How to Design a Tasteful Memorial Tattoo

girl with wet hair near a body of water, with tattoos on both arms

 Photo by Estela Shaddix on Unsplash

It's a painful experience when someone close to us passes away, and often we're overcome with a desire to do something to memorialize that person. Many people choose tattoos. It's a great way to honor someone that you've lost and to keep them close with you forever. Still, choosing the right design for a memorial tattoo can be a lot more difficult than choosing one for personal enjoyment.

Admittedly, it's best to wait until you have given yourself time to grieve and mourn your loved one before you make any decision about getting a tattoo. Making a permanent decision when your emotions are particularly high is rarely a good idea, and the last thing you want is something that reminds you of them in the moment, but you don't associate with their legacy. A memorial tattoo should reflect the personality and interests of the person you are memorializing, but it also does have to be something that you will be proud to wear on your own skin.

A Unique Tattoo for a Unique Person

Typical memorial symbols like roses, crosses, and ribbons with the birth and death dates of the person can also be included in your design, but alone, they're not particularly unique or imaginative. If they were religious, or you are, religious symbols are a great idea—again, just don't get anything that really has nothing to do with them.

Think about this person as an individual first and foremost. Did they have any particular interests or hobbies? Almost everyone does. What stood out about them as a person? Maybe they rode a motorcycle, collected stamps, loved Bruce Springsteen or had a penchant for cooking. If you can think of something that represents what made them unique and special to you, that’s a good place to start. Search for imagery that represents them.

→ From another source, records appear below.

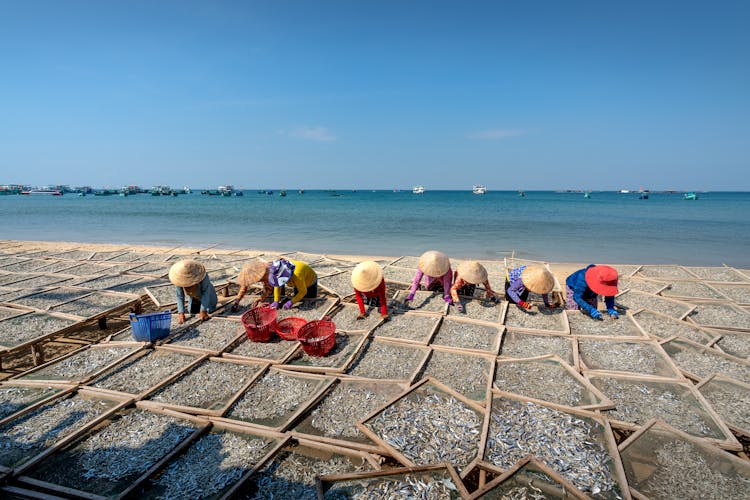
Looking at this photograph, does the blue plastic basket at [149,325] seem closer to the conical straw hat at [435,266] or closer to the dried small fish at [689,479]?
Answer: the conical straw hat at [435,266]

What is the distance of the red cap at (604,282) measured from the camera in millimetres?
5895

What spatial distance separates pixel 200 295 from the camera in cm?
638

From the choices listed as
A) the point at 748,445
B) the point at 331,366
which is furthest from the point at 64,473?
the point at 748,445

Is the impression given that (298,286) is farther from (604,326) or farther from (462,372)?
(604,326)

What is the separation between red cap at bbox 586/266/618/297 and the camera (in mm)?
5895

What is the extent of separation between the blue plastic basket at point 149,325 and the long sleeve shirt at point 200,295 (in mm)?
710

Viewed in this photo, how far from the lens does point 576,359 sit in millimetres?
5020

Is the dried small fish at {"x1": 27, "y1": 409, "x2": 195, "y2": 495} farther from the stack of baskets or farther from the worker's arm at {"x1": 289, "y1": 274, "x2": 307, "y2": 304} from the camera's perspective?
the worker's arm at {"x1": 289, "y1": 274, "x2": 307, "y2": 304}

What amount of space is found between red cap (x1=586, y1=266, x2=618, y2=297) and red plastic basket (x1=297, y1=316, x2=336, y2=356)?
441 cm

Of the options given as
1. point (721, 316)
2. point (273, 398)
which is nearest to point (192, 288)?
point (273, 398)

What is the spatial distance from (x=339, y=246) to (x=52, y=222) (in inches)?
939

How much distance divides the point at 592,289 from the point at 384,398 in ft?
13.6

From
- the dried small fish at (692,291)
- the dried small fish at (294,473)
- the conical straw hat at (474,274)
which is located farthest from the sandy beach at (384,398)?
the dried small fish at (692,291)

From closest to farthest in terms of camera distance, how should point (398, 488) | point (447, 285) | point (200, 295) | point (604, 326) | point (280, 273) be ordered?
point (398, 488) < point (604, 326) < point (200, 295) < point (280, 273) < point (447, 285)
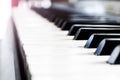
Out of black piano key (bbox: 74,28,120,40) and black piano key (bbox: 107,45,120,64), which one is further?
black piano key (bbox: 74,28,120,40)

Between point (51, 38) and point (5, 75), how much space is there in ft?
0.81

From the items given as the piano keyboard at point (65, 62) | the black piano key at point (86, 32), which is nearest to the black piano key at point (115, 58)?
the piano keyboard at point (65, 62)

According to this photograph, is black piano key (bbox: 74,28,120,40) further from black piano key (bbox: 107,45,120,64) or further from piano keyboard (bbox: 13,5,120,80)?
black piano key (bbox: 107,45,120,64)

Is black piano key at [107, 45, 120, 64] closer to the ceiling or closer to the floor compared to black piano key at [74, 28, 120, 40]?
closer to the ceiling

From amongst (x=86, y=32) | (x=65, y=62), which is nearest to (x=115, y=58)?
(x=65, y=62)

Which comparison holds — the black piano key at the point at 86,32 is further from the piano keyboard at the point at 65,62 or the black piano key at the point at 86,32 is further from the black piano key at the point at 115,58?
the black piano key at the point at 115,58

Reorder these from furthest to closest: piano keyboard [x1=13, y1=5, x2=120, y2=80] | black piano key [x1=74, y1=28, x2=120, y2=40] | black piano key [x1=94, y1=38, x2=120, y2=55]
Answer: black piano key [x1=74, y1=28, x2=120, y2=40]
black piano key [x1=94, y1=38, x2=120, y2=55]
piano keyboard [x1=13, y1=5, x2=120, y2=80]

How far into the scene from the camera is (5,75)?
518 mm

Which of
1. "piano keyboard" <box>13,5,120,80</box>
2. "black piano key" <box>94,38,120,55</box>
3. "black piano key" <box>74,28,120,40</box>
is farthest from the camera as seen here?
"black piano key" <box>74,28,120,40</box>

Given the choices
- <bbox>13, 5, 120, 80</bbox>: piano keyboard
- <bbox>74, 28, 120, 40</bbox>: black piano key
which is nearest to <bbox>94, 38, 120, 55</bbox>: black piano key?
<bbox>13, 5, 120, 80</bbox>: piano keyboard

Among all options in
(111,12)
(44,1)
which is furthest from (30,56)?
(44,1)

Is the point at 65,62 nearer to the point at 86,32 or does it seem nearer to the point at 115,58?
the point at 115,58

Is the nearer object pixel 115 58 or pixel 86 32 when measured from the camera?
pixel 115 58

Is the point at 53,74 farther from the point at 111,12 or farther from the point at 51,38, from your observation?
the point at 111,12
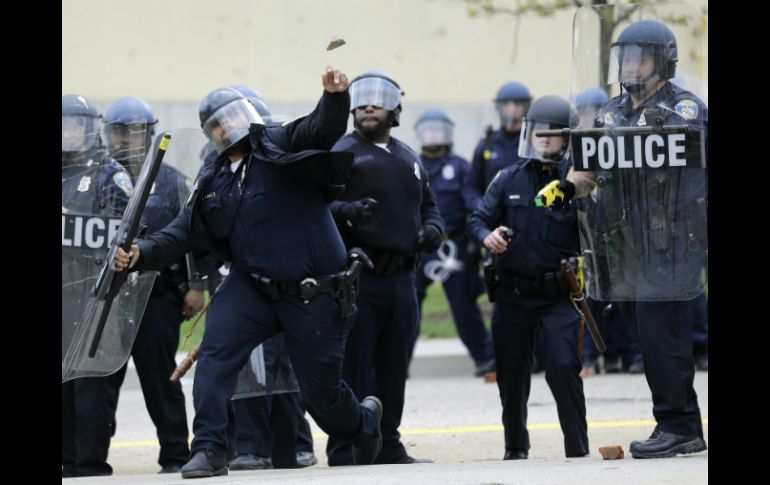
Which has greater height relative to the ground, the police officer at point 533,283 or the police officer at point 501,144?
the police officer at point 501,144

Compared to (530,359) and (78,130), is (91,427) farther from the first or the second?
(530,359)

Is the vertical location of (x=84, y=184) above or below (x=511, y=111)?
below

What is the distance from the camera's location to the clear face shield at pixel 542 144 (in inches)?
304

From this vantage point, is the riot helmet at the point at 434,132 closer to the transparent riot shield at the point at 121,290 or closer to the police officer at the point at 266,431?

You should also consider how that person affected your life personally, and why they were special to you. If there was something in particular that bonded you together, is there an image that comes to mind that could be incorporated into the tattoo? If you enjoyed playing pool together, shared a love for crocheting, or liked hanging out at karaoke bars together, these things all conjure up images that could be included in a tattoo design.

Memorializing a Child

There probably isn't anything more painful than losing a child, no matter at what age. If the child was too young to have developed particular interests, there may not be any specific images that come to mind. A portrait of the child could be appropriate, as long as it won't cause intense sorrow when you see the tattoo. Angels, halos, and angel wings are also popular for child tattoos. Draw on how they made you feel more than anything—there's a bond only you shared with them, and that will help guide you.

Memorializing a Pet

Losing a pet can be like losing a member of your family, but it's often hard to capture a pet's essence in one image. Often, portrait tattoos are your best bet for pets, just make sure you get a good artist. You could also get a smaller tattoo that represents their species as a whole, but isn't necessarily as photorealistic or intensive as a portrait. Other pet-related tattoo ideas that are popular include paw prints and dog bones.

When You Didn't Personally Know Them

If you’re getting a memorial tattoo for someone you didn’t know personally, like a favorite musician or something to symbolize the many lives lost in a tragedy, it presents a special kind of challenge. You want to honor what that person (or those people) meant to you. Think about what best depicts that person in a positive light, or the tragedy in a way that would be considered honorable to others who would have been affected by the same situation.

Whatever design you come up with, the final decision is yours, as you're the one that will have it forever. Still, if you've taken the time to honor the person right, the tattoo will bring fond memories and honor them until you leave this world yourself.